Deutsche Kunst des 19. Jahrhunderts wurde im Ausland lange negiert

Worin also liegt der Reiz dieser Ergänzungen? Aus Sicht des Kunsthistorikers wird Schweinfurt damit (neben Berlin) zum bedeutendsten Schauplatz für die deutsche Kunst des 19. Jahrhunderts. "Diese Kunst wurde im Ausland lange Zeit komplett negiert, was auch an der deutschen Geschichtsschreibung liegt. Da zählte immer nur Barbizon oder Impressionismus", sagt Wolf Eiermann. "Aber das ändert sich gerade. An dem, was wir hier zeigen, müssen sich auch die Barbizon-Maler messen lassen."

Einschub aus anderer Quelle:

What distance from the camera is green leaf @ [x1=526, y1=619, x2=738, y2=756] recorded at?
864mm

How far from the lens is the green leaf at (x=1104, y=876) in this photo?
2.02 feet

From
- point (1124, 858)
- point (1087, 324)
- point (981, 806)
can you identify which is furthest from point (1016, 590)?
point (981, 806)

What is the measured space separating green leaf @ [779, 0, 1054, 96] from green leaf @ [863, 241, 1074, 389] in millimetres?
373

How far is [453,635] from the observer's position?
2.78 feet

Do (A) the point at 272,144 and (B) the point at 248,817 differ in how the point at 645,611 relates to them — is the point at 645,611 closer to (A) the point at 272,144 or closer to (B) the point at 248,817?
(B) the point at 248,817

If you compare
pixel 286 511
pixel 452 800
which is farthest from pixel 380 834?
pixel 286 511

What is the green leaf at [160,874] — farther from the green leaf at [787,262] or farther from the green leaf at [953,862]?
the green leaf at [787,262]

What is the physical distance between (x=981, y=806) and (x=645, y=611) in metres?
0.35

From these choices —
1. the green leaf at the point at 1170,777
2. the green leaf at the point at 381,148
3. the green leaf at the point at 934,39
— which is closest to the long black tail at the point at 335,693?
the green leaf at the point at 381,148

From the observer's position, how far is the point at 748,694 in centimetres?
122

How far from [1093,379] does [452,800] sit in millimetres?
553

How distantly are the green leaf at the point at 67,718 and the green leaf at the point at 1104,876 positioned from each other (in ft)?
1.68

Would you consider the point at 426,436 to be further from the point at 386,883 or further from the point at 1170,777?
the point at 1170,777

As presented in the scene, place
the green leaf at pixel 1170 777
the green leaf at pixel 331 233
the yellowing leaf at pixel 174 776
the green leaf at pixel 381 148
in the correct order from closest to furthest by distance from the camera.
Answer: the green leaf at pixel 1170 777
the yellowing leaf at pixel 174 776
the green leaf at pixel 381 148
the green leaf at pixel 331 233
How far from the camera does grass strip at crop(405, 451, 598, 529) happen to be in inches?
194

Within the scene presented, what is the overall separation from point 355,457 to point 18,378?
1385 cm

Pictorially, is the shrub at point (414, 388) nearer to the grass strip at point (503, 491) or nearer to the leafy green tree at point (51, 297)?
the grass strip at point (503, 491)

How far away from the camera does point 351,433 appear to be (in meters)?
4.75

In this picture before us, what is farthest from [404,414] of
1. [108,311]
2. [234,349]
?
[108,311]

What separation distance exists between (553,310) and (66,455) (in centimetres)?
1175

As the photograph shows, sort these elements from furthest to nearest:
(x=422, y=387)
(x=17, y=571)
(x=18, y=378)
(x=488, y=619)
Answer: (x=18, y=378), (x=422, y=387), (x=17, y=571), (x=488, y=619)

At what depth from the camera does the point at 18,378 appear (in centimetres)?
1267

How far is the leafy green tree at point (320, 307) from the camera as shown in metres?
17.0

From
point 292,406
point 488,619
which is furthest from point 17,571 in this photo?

Und aus Sicht des Laien? Wer den Blick für die eher feinen Nuancen dieser Kunst weiter schärfen möchte, findet hier in den nächsten fünf Jahren einige weitere Ansatzpunkte. Auch wenn die internationalen Kontraste fehlen.

Rendezvous der Bilder: Meisterwerke aus der Neuen Pinakothek München im Museum Georg Schäfer, ab 26. Juni, bis mindestens 2025. Geöffnet Di. 10-20 Uhr, Mi.-So. 10-17 Uhr.